*DOCUMENT*:
** Begin **

Engvall gave Toronto another lead early in the second when he split two defensemen with a wrist shot that beat Ullmark. Three minutes later, Pastrnak deflected a pass in the Boston zone and chased it down, racing down the left side with Marchand closing on the right. Pastrnak kept it and put the puck through Murray’s legs to make it 2-2.

Midway through the second, Ullmark lost his stick but still managed to make a diving glove save on Mark Giordano, despite Boston forward Taylor Hall crashing into him. The Bruins came away with the puck, with Tomas Nosek bringing it into the Toronto zone, drawing away a defender before passing it to Foligno, who centered it to Greer for the goal.

Boston’s Pavel Zacha hit the post of an open net on a shot that could have given Boston a 4-2 lead. Instead, Matthews tied it 3-all three minutes into the third.

FIGHT NIGHT

Boston’s Nick Foligno and Toronto’s Wayne Simmonds got into a fight in the first period that lasted more than a minute before they tired themselves out and the officials moved in to break it up. When they did, Simmonds tapped his former Maple Leafs teammate on the head approvingly.

But there was more animosity at the end of the second period, when the teams hesitated before leaving the ice. Simmonds needed to be escorted back to the bench while he was jawing with Greer. Both players were given 10-minute misconducts.

** End **

*DIRECTIONS*:
Answer these questions from the game recap:
1. Who scored the goal that made it 2-2?
2. Against whom did Ullmark make a diving glove save after losing his stick?
3. Which two players were given 10-minute misconducts?
Rely only on the game recap for answers.

*DATA SHOWN*:
** Begin **

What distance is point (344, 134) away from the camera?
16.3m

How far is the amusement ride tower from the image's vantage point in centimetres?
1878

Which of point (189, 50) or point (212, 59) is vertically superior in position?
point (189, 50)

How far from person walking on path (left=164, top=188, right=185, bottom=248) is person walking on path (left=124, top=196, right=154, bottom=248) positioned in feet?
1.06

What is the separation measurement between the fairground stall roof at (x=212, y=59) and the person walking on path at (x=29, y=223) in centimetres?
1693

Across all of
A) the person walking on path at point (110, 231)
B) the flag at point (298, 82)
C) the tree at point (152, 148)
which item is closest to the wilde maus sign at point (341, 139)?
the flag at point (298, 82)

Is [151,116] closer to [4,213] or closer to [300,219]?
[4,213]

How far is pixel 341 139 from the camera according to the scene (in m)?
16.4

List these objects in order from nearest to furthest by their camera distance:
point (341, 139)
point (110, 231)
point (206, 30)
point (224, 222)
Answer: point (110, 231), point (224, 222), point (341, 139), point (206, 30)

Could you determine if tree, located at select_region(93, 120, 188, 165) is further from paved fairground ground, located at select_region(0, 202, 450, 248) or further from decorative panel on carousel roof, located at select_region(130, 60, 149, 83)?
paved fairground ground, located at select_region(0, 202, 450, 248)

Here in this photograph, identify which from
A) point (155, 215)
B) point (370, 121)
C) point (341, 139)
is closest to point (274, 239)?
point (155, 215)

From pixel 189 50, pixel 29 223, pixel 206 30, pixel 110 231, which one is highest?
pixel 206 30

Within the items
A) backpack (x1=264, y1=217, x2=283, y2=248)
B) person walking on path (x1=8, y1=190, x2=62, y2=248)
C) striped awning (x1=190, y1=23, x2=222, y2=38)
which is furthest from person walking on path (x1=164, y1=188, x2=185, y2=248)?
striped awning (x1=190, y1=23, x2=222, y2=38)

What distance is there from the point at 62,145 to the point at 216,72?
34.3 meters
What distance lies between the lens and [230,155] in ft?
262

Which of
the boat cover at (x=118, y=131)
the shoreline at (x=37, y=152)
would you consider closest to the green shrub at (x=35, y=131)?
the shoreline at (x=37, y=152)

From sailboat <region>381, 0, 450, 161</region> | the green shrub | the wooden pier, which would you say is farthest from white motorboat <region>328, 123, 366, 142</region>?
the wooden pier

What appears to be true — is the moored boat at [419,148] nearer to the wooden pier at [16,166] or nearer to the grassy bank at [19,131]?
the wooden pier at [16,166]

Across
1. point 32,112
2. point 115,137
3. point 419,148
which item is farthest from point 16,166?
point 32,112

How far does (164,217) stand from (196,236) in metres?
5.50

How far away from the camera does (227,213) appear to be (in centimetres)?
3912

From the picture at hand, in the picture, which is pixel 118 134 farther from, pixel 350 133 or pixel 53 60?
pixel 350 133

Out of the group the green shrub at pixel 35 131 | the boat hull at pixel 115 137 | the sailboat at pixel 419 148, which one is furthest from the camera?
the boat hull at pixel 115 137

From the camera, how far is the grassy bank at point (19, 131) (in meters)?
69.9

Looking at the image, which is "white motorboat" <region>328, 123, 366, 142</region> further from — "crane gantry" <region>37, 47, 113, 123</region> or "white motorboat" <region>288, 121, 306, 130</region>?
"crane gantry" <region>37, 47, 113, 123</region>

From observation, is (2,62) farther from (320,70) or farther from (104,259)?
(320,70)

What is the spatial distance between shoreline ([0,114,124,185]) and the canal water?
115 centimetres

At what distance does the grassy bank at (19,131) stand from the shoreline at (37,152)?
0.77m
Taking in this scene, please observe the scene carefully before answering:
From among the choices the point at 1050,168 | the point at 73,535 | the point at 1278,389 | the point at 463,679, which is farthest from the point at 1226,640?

** End **

*RESULT OF THIS EXERCISE*:
1. Pastrnak
2. Mark Giordano
3. Simmonds and Greer